The full listing is to be returned exactly as given, but without pictures.

__STORED DATA__:
/---

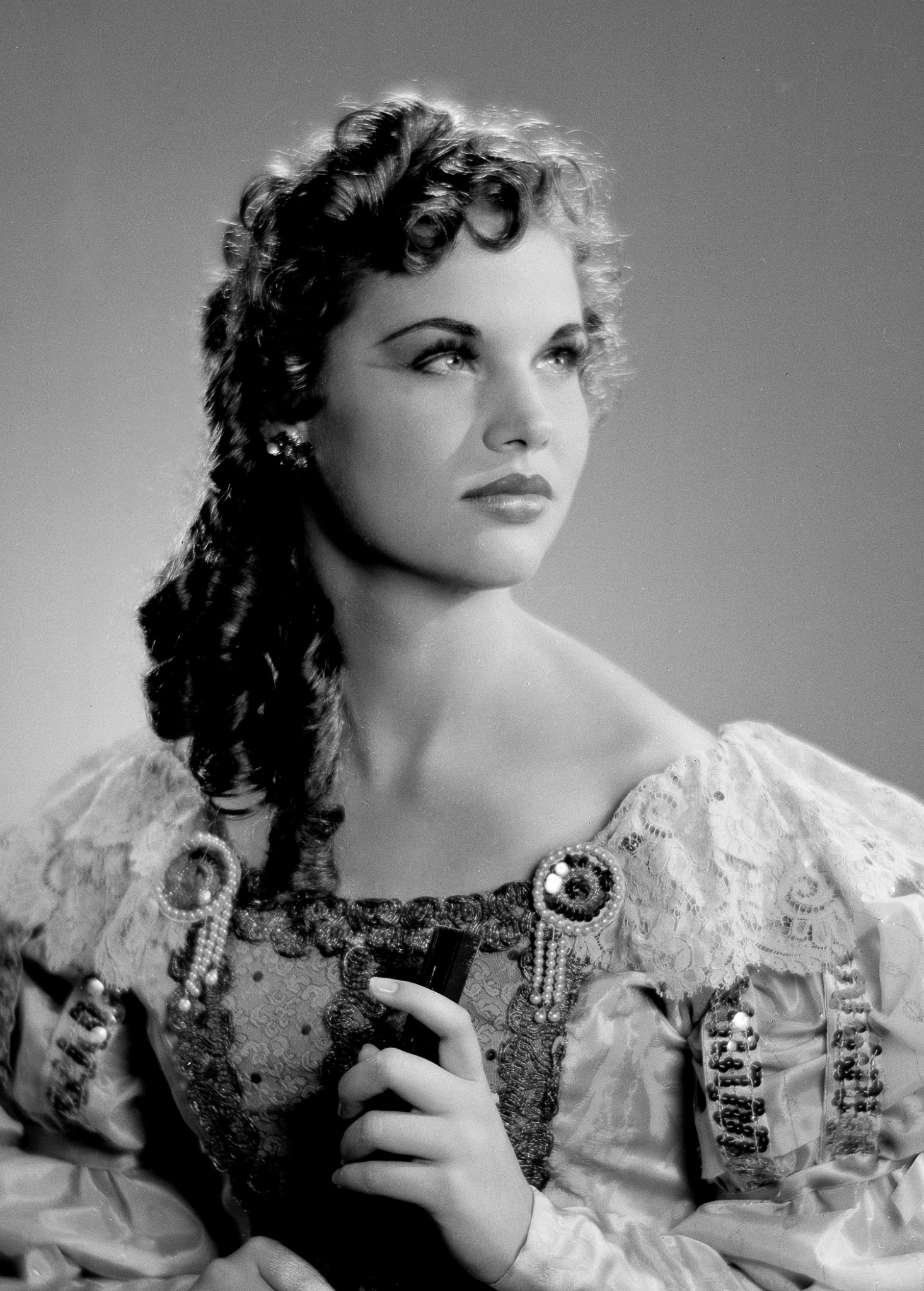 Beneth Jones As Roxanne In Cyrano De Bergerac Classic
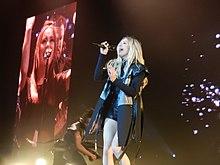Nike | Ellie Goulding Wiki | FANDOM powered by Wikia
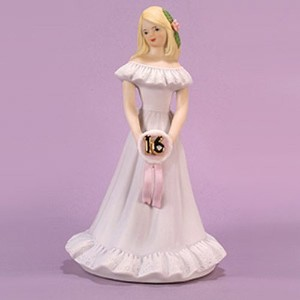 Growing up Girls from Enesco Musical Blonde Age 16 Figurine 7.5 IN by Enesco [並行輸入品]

\---

__OUTPUT BELOW__:
 Beneth Jones As Roxanne In Cyrano De Bergerac Classic
Nike | Ellie Goulding Wiki | FANDOM powered by Wikia
 Growing up Girls from Enesco Musical Blonde Age 16 Figurine 7.5 IN by Enesco [並行輸入品]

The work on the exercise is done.